A 37-year-old man was diagnosed as being infected with human immunodeficiency virus (HIV), tuberculosis (TB), tuberculoma of the brain, and visceral leishmaniasis (VL) at the Rajendra Memorial Institute of Medical Sciences in Bihar, India. He had taken anti-tuberculosis therapy (ATT) for two and a half months and had episodes of convulsions with loss of consciousness, tongue bites, and incontinence of urine. The results of a neurologic examination were normal except for a left plantar extensor. He was positive for both HIV-I (confirmed by Western blot) and VL (confirmed by splenic aspirate). Treatment was initiated with amphotericin B lipid complex, a four-drug regimen (rifampicin, isoniazid, ethambutol, and pyrazinamide) of ATT, highly active antiretroviral therapy, anti-convulsants, and other supportive therapies. A repeat computed tomography scan of the brain showed the disappearance of the lesion followed by gliosis. After six months, he was also cured of VL. The triad of infections (HIV, VL, and TB) is a real threat in Bihar as an emerging combination of diseases of public health importance. Keeping these facts in mind, efforts to develop simple and cost effective diagnostic techniques coupled with affordable therapeutic facilities are urgently needed in developing countries.

INTRODUCTION

Infection with human immunodeficiency virus (HIV) was first detected in India in 1986 in Chennai among commercial sex workers (CSWs). Currently, an estimated 4.1 million people in India have HIV/acquired immunodeficiency syndrome. It is presumed that during the next decade, India is poised to be one of the few countries with the number of HIV-infected individuals comparable with that in sub-Saharan Africa, if appropriate preventive interventions are not developed.1,2 Bihar, an eastern Indian state, is still considered to have low prevalence of HIV infection in India. Tuberculosis (TB) is a common disease in this state. Parts of Bihar are hyperendemic for visceral leishmaniasis (VL). Of the total global incidence of VL, 90% of the cases are reported from India, Bangladesh, Nepal, Sudan, and Brazil.3 Most of the cases in India are concentrated in Bihar and its surrounding states of West Bengal and Uttar Pradesh. Individuals infected with HIV tend to acquire co-infection with other diseases that are endemic in that particular region. In this paper, we report a case infected with HIV, VL, TB, and tuberculoma of the brain. This is a unique example in which an endemic disease (VL) co-infects an individual infected with HIV, a virus that is slowly being introduced into this region in the presence of a common opportunistic infection (TB).4–6

CASE REPORT

A 37-year-old man was admitted to the Rajendra Memorial Institute of Medical Sciences in Bihar, India on July 13, 2001 with fever (39°C) associated with rigor and night sweats for the past six months.
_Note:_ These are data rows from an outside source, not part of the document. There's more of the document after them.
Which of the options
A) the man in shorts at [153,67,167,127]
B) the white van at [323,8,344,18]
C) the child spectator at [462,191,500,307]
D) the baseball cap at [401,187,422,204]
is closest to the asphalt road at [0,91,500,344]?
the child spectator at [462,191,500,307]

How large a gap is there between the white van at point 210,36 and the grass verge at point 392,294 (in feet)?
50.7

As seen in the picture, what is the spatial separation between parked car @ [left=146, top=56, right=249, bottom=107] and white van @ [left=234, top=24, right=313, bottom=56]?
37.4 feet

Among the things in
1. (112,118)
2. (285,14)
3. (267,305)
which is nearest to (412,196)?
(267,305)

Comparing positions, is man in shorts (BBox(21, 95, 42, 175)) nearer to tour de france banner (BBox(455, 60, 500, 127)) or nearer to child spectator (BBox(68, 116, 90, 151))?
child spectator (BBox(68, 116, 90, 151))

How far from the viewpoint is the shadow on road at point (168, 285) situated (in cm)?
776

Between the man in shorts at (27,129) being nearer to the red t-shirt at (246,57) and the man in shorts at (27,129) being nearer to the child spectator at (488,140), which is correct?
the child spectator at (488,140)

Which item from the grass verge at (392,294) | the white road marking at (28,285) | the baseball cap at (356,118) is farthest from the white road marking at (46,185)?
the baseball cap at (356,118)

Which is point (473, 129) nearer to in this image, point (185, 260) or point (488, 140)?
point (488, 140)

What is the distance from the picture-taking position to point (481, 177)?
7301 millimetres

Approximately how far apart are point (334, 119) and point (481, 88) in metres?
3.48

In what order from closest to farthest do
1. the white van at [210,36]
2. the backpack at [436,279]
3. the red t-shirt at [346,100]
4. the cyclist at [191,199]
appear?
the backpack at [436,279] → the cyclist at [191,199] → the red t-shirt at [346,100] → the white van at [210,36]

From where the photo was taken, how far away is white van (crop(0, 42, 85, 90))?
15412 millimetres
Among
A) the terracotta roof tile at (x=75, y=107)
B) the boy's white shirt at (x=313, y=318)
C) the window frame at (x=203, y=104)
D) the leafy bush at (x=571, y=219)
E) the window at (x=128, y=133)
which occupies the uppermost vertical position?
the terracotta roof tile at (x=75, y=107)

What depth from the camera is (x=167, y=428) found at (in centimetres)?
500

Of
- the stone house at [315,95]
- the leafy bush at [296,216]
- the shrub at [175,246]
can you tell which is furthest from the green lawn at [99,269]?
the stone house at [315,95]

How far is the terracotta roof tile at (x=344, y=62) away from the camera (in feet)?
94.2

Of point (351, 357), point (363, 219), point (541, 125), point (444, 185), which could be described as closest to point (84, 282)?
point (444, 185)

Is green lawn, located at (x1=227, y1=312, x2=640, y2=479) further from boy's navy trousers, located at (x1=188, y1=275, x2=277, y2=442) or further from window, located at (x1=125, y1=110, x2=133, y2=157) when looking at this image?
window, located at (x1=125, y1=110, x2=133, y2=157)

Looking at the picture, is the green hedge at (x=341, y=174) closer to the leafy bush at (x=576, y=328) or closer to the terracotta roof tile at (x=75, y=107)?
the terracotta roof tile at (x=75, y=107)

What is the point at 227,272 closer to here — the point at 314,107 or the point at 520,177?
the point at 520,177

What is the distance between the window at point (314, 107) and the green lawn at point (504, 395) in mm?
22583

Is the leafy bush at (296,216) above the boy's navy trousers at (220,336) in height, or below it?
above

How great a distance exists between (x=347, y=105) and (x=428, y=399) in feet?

He also had mild cough with mucoid expectoration and was diagnosed to have TB. He was treated with a four-drug regimen (rifampicin, isoniazid, ethambutol, and pyrazinamide [RHEZ]: rifampicin, 450 mg once a day; isoniazid, 300 mg once a day; ethambutol, 1,000 mg once a day; and pyrazinamide, 1,500 mg once a day, all orally for two months; then rifampicin, 450 mg once a day and isoniazid, 300 mg once a day for four months) of anti-tuberculosis therapy (ATT), which he discontinued after two and a half months. During the next three months, he had episodes of loss of consciousness (each lasting for 15–20 minutes) accompanied by tongue bites and incontinence of urine. He had lost about 6 kg of body weight during this period. He also complained of intermittent headache, but there was no vomiting. He had no visual disturbances. His blood pressure was 120/80 mm of Hg. Examination of his chest showed the presence of coarse crepititions, especially in the right mid and upper zones. The results of a neurologic examination were normal except for a left plantar extensor. There was massive hepatosplenomegaly, with the spleen being larger than the liver. A routine blood examination showed moderate anemia (hemoglobin % = 7.4 g/dL), borderline leukopenia (white blood cell count = 4,300/mm3), an adequate number of thrombocytes (125,000/mm3), an increased erythrocyte sedimentation rate (40 mm in the first hour), and absence of malarial parasites. Testing for HIV showed that the individual was positive for HIV-1 (confirmed by Western blot). The CD4+ T cell count was 310/μL and the CD8+ T cell count was 550/μL. A splenic aspirate showed the presence of Leishmania donovani bodies (2+). A test result for hepatitis B surface antigen was negative. A chest radiograph was suggestive of TB. A computed tomography (CT) scan of brain showed a ring lesion with surrounding edema in right parietal lobe with evidence of mild brain atrophy (Figure 1A). The patient was diagnosed as being infected with HIV, and having TB with tuberculoma of the brain and VL.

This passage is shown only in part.